Mouse colonization experiments
Mice aged 8 weeks to 12 weeks were orally pretreated with streptomycin (25 mg) 24 h before inoculation. Due to the low intestinal colonization resistance properties of germ-free mice, no antibiotic pretreatment was achieved. E. coli cultures were grown on LB at 37 °C for 4 h and washed twice with a phosphate-buffered saline solution (PBS: 137 mM NaCl, 2.7 mM KCl, 10 mM Na2HPO4 and 1.8 mM KH2PO). Before colonization, E. coli strains were made streptomycin resistant by transferring the streptomycin-resistance-conferring plasmid pRSF1010 from S. enterica serovar Typhimurium SL1344 (refs. 30,73). Each mouse was orally given a single 50 µl dose containing ~5.107 colony-forming units (cfu) of an inoculum mixture composed of an equal ratio of the indicated strains. Faeces samples were collected 24 h and 72 h post-inoculation. Animals were euthanized by CO2 asphyxiation at day 3 post-inoculation. Faecal samples were suspended in 1 ml PBS and homogenized using a TissueLyser (Qiagen). The bacterial load was determined by plating the suspension on MacConkey or LB agar supplemented or not with antibiotics. In competitive experiments with two strains (WT and mutant), the load of the mutant was directly determined on the antibiotic plate. By contrast, the load of the WT strain was calculated from the total amount of bacteria on an antibiotic-free plate (cfuWT = cfutotal − cfumutant). The load of every single mutant strain was then normalized to the inoculum and used to calculate the normalized C.I to compare their fitness with that of the WT. The C.I of individual mutant in a competitive experiment was determined as the ratio between cfumutant and cfuWT divided by the ratio of both strains in the inoculum.

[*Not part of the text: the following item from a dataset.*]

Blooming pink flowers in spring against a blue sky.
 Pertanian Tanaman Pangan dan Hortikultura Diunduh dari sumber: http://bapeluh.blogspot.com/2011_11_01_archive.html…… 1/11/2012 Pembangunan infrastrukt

Fitness measurement of barcoded strains
Faecal E. coli cells were inoculated in 3 ml LB (37 °C, overnight) supplemented with ampicillin to select and enrich for living E. coli barcoded strains. The bacterial cells were pelleted and stored at −20 °C. DNA was extracted from thawed pellets using commercial kits (Qiagen Mini DNA) according to the manufacturer’s instructions. The relative densities of the different barcodes were determined by real-time PCR quantification using tag-specific primers. The obtained ratio was multiplied by the number of cfu recovered from selective plating to calculate the absolute load of each tagged strain.
Lactose measurement
Mice chow was suspended in PBS and homogenized using a TissueLyser (Qiagen). The lactose concentration in the homogenate was determined using a commercially available lactose assay kit (Sigma-Aldrich, MAK017) following the manufacturer’s instructions.
In vitro growth assays
Individual overnight culture of each strain was initiated 1 day before the experiment, either in LB or minimal media supplemented with glucose (50 mM) at 37 °C. The following day, the cultures were washed with PBS and diluted into the appropriate medium to reach a final concentration of 0.025 uOD600 ml−1. A volume of 200 µl of every single culture was distributed in a 96-well plate placed in an Infinite 200 Pro plate reader (Tecan) that automatically measured the OD600 at 37 °C for 24 h.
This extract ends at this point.